WHAT YOU WILL DO: Please list every Helsinki island named in the first paragraph of the passage on Helsinki's islands below.

DOCUMENT EXCERPT:
Some notable islands in Helsinki include Seurasaari, Lauttasaari and Korkeasaari – which is also the country's biggest zoo, along with as the fortress island of Suomenlinna (Sveaborg) and the military island of Santahamina. The downtown area of city itself is quite small in area – with nearly everything easily accessible on foot or by a very short tram or bus ride.
Suomenlinna or Viapori (Finnish), or Sveaborg (Swedish), is an inhabited sea fortress built on six islands. It is a UNESCO World Heritage site and popular with both tourists and locals, who enjoy it as a picturesque picnic site. Originally named Sveaborg (Fortress of Svea), or Viapori as called by Finns, it was renamed Suomenlinna ( Castle of Finland) in 1918 for patriotic reasons, though it is still also known by its original name. Suomenlinna is served by ferries all year around.
Nowadays there are about 900 permanent inhabitants on the islands, and 350 people work there all year round. There is a minimum-security penal labor colony (Finnish: työsiirtola) in Suomenlinna, whose inmates work on the maintenance and reconstruction of the fortifications. Suomenlinna has been known as an avant-garde enclave of culture, the influence of which has affected cultural life throughout Finland. Many buildings have been converted into artists' studios, which are let by the administration at reasonable rates, and there is an art school for children. The performances of the Suomenlinna summer theatre regularly draw full houses.

EXERCISE DATA:
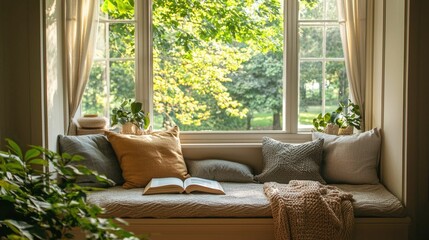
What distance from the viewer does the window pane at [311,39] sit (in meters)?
4.70

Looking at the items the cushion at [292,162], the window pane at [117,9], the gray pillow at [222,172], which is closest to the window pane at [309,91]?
the cushion at [292,162]

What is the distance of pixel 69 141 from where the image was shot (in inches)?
163

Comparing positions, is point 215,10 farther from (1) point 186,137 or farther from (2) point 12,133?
(2) point 12,133

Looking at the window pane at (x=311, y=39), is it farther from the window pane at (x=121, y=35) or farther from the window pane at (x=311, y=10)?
the window pane at (x=121, y=35)

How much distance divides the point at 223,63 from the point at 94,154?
1.61 metres

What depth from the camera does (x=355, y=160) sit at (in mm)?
4172

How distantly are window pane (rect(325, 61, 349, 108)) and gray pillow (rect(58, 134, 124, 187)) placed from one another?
1.88 meters

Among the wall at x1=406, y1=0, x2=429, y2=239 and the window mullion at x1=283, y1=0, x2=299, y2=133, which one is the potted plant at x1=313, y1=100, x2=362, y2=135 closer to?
the window mullion at x1=283, y1=0, x2=299, y2=133

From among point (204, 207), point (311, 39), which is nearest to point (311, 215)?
point (204, 207)

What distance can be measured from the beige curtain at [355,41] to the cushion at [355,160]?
383mm

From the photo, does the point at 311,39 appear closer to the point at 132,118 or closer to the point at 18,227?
the point at 132,118

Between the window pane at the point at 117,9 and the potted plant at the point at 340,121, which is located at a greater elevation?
the window pane at the point at 117,9

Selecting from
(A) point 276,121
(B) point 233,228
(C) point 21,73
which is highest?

WRITTEN RESPONSE: Seurasaari, Lauttasaari, Korkeasaari, Suomenlinna (Sveaborg), Santahamina